# Start of AVAILABLE DATA

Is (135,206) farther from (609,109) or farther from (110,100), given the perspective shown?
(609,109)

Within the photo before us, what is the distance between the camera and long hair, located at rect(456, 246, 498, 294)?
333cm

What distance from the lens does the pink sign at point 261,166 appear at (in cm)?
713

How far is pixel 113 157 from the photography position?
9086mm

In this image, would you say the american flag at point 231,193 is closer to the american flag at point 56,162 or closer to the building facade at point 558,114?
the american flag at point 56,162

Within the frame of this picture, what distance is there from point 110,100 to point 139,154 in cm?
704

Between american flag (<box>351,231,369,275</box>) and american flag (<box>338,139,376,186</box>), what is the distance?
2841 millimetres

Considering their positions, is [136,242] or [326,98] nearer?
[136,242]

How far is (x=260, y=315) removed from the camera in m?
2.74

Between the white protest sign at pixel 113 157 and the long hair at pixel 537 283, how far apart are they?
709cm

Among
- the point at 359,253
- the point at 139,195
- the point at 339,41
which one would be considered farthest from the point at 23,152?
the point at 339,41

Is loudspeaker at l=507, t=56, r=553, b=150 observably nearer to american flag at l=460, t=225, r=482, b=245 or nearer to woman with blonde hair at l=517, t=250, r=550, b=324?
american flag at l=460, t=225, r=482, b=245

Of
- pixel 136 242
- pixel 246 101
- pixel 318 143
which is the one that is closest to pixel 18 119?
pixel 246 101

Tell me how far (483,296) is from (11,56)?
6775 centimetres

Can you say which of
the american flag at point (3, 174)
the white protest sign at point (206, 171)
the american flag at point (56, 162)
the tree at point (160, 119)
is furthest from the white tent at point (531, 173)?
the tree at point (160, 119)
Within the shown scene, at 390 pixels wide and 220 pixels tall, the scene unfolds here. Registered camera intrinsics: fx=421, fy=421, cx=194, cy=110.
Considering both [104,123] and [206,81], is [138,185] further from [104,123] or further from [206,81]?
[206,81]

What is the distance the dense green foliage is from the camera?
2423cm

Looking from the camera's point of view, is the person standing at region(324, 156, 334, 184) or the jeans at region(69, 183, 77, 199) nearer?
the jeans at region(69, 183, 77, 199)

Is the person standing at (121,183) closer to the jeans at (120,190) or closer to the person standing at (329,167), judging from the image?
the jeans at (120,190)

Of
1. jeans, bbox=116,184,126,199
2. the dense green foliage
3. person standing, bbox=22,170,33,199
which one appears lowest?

# End of AVAILABLE DATA

* TASK BRIEF: Echo the stretch of the data above from the line containing "Between american flag" through the line containing "6775 centimetres", both included, copying each line precisely.

* CORRECT OUTPUT:
Between american flag (<box>351,231,369,275</box>) and american flag (<box>338,139,376,186</box>), what is the distance?
2841 millimetres

Considering their positions, is [136,242] or [326,98] nearer?
[136,242]

How far is (x=260, y=315) removed from the camera in m?
2.74

Between the white protest sign at pixel 113 157 and the long hair at pixel 537 283, how far apart are they?
709cm

Among
- the point at 359,253
- the point at 139,195
- the point at 339,41
which one would be considered farthest from the point at 23,152?
the point at 339,41

Is loudspeaker at l=507, t=56, r=553, b=150 observably nearer to american flag at l=460, t=225, r=482, b=245 or nearer to woman with blonde hair at l=517, t=250, r=550, b=324?
american flag at l=460, t=225, r=482, b=245

Of
- pixel 136 242
- pixel 246 101
- pixel 318 143
which is the one that is closest to pixel 18 119?
pixel 246 101

Tell me how far (483,296) is from (11,56)?
6775 centimetres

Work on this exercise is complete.